• [Problem requirements] Render as a numbered list the part of the records below that opens with the line containing "What distance from" and continues through the end of the records, omitting blank lines.

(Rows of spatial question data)
"""
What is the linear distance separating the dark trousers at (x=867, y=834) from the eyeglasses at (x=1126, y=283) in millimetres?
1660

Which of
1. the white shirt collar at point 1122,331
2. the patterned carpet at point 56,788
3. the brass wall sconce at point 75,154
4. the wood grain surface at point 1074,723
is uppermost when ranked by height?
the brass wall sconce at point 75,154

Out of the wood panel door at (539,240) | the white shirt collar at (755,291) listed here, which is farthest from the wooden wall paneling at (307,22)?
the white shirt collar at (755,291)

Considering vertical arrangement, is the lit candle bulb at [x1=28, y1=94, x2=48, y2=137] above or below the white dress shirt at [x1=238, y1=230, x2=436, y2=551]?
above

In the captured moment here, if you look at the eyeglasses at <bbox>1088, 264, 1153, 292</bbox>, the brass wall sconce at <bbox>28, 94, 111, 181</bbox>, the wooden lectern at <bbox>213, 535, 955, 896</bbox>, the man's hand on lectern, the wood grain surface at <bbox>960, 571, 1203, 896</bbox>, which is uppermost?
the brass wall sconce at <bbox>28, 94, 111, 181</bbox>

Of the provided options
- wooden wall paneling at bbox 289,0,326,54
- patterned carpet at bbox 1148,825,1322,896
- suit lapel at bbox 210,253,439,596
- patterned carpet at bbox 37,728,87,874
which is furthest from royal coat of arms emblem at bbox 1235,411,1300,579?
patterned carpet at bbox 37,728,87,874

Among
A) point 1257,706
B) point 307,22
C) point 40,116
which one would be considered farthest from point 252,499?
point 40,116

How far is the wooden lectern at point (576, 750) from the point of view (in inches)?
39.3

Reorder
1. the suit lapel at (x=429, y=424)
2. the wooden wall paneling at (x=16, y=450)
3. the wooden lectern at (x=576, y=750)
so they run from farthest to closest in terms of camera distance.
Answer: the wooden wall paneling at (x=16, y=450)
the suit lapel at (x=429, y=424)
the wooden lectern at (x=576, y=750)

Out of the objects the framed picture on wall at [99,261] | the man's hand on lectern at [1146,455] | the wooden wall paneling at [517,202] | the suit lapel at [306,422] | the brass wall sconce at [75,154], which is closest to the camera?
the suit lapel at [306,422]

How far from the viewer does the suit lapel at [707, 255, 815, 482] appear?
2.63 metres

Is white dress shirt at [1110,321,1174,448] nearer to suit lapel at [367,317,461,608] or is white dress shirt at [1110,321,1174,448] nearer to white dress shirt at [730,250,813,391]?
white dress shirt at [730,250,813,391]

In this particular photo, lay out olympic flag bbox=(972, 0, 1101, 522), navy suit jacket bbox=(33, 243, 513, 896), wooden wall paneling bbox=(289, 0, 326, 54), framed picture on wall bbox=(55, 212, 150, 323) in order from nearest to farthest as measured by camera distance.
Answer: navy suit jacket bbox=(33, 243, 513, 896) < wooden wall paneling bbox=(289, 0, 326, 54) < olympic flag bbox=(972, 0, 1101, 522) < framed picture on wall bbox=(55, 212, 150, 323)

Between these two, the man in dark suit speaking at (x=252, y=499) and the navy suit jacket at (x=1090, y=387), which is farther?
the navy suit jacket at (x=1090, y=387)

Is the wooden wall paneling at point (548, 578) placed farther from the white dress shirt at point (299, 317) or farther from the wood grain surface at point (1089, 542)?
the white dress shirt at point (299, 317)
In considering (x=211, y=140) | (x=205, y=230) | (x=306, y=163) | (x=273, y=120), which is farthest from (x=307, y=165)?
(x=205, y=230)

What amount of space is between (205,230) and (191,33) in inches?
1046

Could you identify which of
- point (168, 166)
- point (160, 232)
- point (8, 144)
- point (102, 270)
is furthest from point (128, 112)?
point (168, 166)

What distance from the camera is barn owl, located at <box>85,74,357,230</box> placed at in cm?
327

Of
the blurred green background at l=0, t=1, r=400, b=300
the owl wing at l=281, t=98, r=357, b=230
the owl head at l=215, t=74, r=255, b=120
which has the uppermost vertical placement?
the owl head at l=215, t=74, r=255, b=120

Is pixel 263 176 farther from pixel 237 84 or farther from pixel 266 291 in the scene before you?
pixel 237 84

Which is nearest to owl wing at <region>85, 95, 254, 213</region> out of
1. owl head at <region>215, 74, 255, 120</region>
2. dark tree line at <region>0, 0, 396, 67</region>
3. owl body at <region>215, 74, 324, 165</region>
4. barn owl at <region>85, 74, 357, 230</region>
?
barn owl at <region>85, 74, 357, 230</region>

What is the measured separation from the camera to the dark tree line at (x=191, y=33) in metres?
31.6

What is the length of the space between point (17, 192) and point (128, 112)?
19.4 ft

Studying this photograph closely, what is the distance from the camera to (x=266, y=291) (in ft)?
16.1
"""
• [Worked answer]
1. What distance from the camera is barn owl, located at <box>85,74,357,230</box> placed at in cm?
2. 327
3. Of
4. the blurred green background at l=0, t=1, r=400, b=300
5. the owl wing at l=281, t=98, r=357, b=230
6. the owl head at l=215, t=74, r=255, b=120
7. which has the uppermost vertical placement?
8. the owl head at l=215, t=74, r=255, b=120
9. Is pixel 263 176 farther from pixel 237 84 or farther from pixel 266 291 in the scene before you?
10. pixel 237 84
11. Which is nearest to owl wing at <region>85, 95, 254, 213</region> out of
12. 1. owl head at <region>215, 74, 255, 120</region>
13. 2. dark tree line at <region>0, 0, 396, 67</region>
14. 3. owl body at <region>215, 74, 324, 165</region>
15. 4. barn owl at <region>85, 74, 357, 230</region>
16. ?
17. barn owl at <region>85, 74, 357, 230</region>
18. What is the measured separation from the camera to the dark tree line at (x=191, y=33) in metres?
19. 31.6
20. What is the length of the space between point (17, 192) and point (128, 112)?
21. 19.4 ft
22. Studying this photograph closely, what is the distance from the camera to (x=266, y=291) (in ft)?
23. 16.1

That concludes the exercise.